Rendre hommage et manifester de la reconnaissance à ceux des « ahl al-amr » (détenteurs de l’autorité), qui œuvrent, avec honnêteté et abnégation, pour que la justice et la liberté règnent dans le pays et profitent à tous les enfants de la nation, pour que se réalisent la prospérité, ce n’est aucunement l’expression d’une servitude et d’une crainte. De même, louer ceux qui ont pour rôle de médiatiser, de transmettre et d’éduquer (Imam, éducateur, enseignant etc.) pour que s’observent pleinement les commandements d’un Islam du juste milieu, tolérant et à mille lieux des tendances takfirites et jihadistes, ne peut-être que l’expression d’une obligation citoyenne bien comprise et  d’un devoir collectif qui incombe à toute la communauté.

Consignes:
**1.** Dans le passage sur l'hommage aux détenteurs de l'autorité, comment est qualifié le fait de louer les imams, éducateurs et enseignants, et dans quel but ceux-ci exercent-ils leur rôle ? Répondez en une à trois phrases.
**2.** Écrivez la suite du passage sur l'hommage aux détenteurs de l'autorité, à partir de sa dernière phrase.
Le matériel placé après ce passage n'est pas nécessaire.

Liste des données:
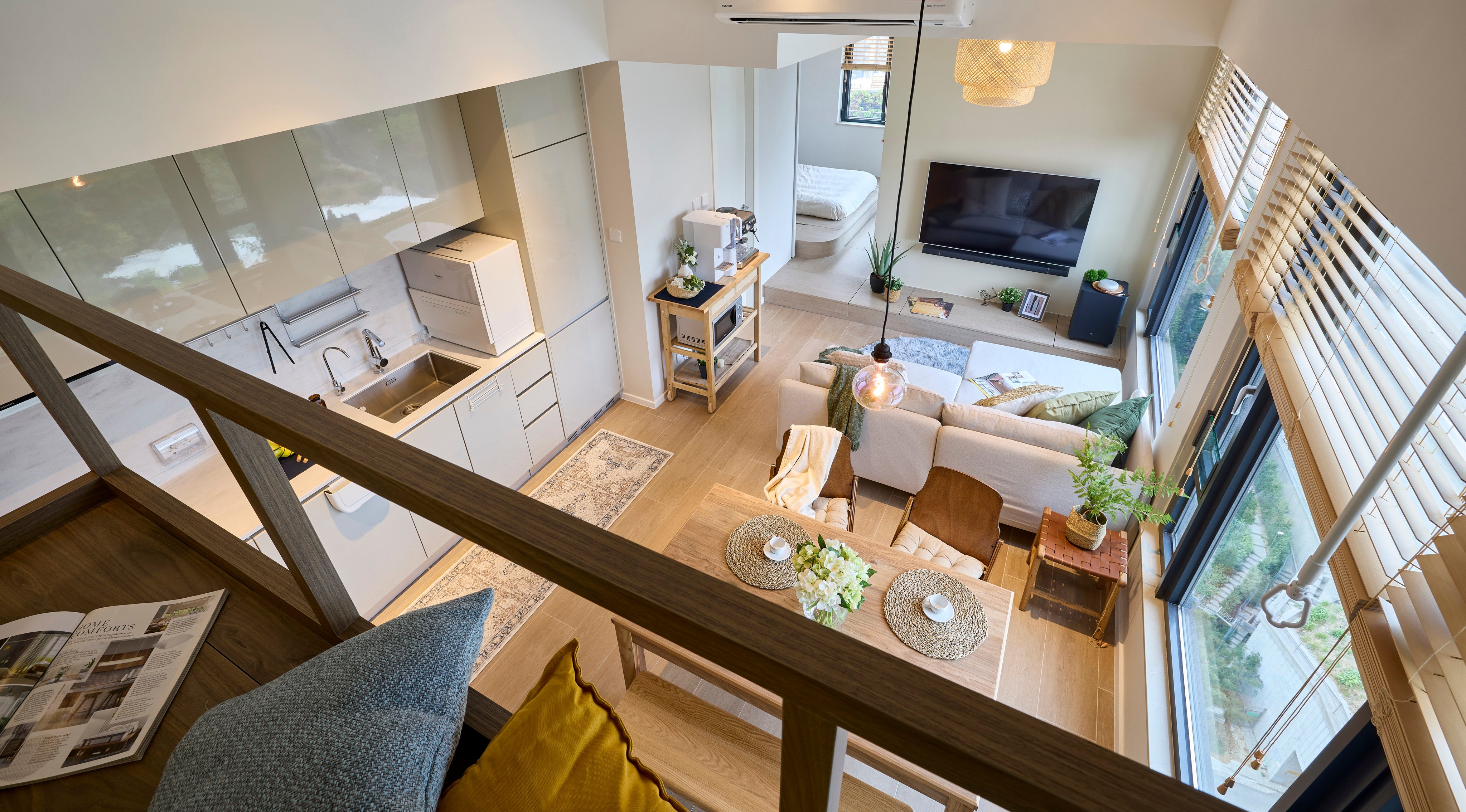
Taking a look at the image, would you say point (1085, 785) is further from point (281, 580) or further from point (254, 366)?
→ point (254, 366)

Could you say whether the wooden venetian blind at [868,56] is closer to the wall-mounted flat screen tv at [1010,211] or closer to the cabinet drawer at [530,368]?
the wall-mounted flat screen tv at [1010,211]

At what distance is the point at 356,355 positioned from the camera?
A: 3.56m

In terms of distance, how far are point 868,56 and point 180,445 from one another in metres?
7.99

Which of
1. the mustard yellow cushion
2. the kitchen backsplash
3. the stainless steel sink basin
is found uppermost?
the mustard yellow cushion

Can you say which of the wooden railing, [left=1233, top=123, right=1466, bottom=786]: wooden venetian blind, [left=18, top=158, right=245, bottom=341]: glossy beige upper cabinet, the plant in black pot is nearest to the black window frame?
the plant in black pot

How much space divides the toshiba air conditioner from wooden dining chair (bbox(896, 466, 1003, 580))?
6.38 ft

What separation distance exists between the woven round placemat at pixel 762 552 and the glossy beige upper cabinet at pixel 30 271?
232 cm

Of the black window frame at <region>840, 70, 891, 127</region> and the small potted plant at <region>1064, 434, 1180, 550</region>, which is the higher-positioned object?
the black window frame at <region>840, 70, 891, 127</region>

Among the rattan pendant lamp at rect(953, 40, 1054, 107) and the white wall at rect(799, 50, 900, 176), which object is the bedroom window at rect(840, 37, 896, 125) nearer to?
the white wall at rect(799, 50, 900, 176)

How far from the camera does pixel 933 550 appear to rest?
3262 millimetres

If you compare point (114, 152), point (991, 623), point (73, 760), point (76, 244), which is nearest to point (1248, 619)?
point (991, 623)

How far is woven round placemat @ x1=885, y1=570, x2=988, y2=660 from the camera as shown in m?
2.51

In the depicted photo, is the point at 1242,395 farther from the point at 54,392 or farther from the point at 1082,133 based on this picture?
the point at 1082,133

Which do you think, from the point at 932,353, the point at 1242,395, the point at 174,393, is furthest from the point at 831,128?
the point at 174,393
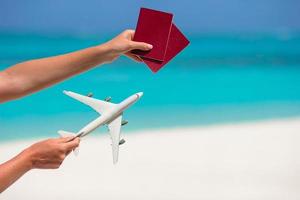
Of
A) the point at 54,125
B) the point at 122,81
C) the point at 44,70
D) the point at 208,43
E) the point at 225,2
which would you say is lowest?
the point at 44,70

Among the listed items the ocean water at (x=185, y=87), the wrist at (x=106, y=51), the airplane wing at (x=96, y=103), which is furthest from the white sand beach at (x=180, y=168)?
the wrist at (x=106, y=51)

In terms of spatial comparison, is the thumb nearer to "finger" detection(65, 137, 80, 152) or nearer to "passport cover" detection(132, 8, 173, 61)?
"passport cover" detection(132, 8, 173, 61)

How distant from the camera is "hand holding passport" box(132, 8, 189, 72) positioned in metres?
1.43

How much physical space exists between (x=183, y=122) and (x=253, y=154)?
0.38 m

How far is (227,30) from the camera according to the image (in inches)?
114

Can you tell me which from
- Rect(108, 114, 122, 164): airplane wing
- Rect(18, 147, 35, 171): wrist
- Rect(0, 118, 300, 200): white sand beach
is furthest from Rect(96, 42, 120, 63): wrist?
Rect(0, 118, 300, 200): white sand beach

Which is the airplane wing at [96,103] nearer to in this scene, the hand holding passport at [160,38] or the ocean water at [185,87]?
the hand holding passport at [160,38]

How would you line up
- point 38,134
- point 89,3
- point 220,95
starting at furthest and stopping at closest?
point 220,95 < point 89,3 < point 38,134

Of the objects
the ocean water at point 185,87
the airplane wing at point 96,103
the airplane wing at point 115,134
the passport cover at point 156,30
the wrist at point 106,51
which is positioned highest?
the ocean water at point 185,87

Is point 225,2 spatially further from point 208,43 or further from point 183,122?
point 183,122

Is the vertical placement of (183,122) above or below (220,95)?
below

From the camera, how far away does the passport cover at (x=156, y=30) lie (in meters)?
1.42

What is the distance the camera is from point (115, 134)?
1.48 metres

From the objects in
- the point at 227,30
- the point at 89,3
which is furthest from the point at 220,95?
the point at 89,3
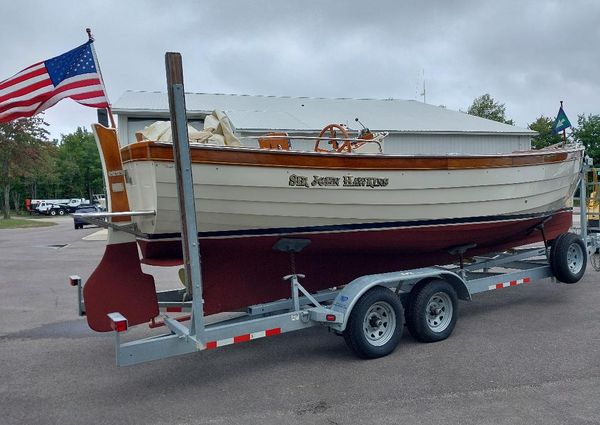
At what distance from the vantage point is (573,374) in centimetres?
461

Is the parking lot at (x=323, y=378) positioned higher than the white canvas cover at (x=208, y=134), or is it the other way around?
the white canvas cover at (x=208, y=134)

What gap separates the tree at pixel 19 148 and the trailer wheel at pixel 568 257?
124 feet

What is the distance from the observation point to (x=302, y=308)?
224 inches

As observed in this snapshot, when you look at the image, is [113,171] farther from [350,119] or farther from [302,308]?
[350,119]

Réponses dans l'ordre:
**1.** Selon le passage, louer ces personnes ne peut être que l'expression d'une obligation citoyenne bien comprise et d'un devoir collectif qui incombe à toute la communauté. Elles ont pour rôle de médiatiser, de transmettre et d'éduquer. Leur but est que s'observent pleinement les commandements d'un Islam du juste milieu, tolérant et à mille lieues des tendances takfirites et jihadistes.

**2.**
Stabilité et concorde nationale

Somme toute, le Maroc a besoin aujourd’hui, plus que jamais, de stabilité et de concorde nationale pour poursuivre son œuvre de réforme. Ce que le Maroc a réalisé de grand et de décisif en une décennie est tout simplement exceptionnel. Mais, au fond, il n’y a rien d’ « exceptionnel » sous le ciel d’un pays de plus de 12 siècles d’histoire, d’un pays de lumière et de contraste, divers et tolérant, accueillant et ouvert, telle la Tente d’Abraham ouverte sur les quatre points cardinaux.

Il est toujours possible de se contenter d’aller à la recherche de l’intrus et de l’inédit dans l’image de SM le Roi et du salafiste. Mais, n’est-il pas plus judicieux de se réjouiret d’applaudir chaque fois qu’un pas, un fait, un geste ou une initiative, vient aplanir les conflits et les difficultés et, ainsi, consolider la marche du pays vers un destin meilleur ?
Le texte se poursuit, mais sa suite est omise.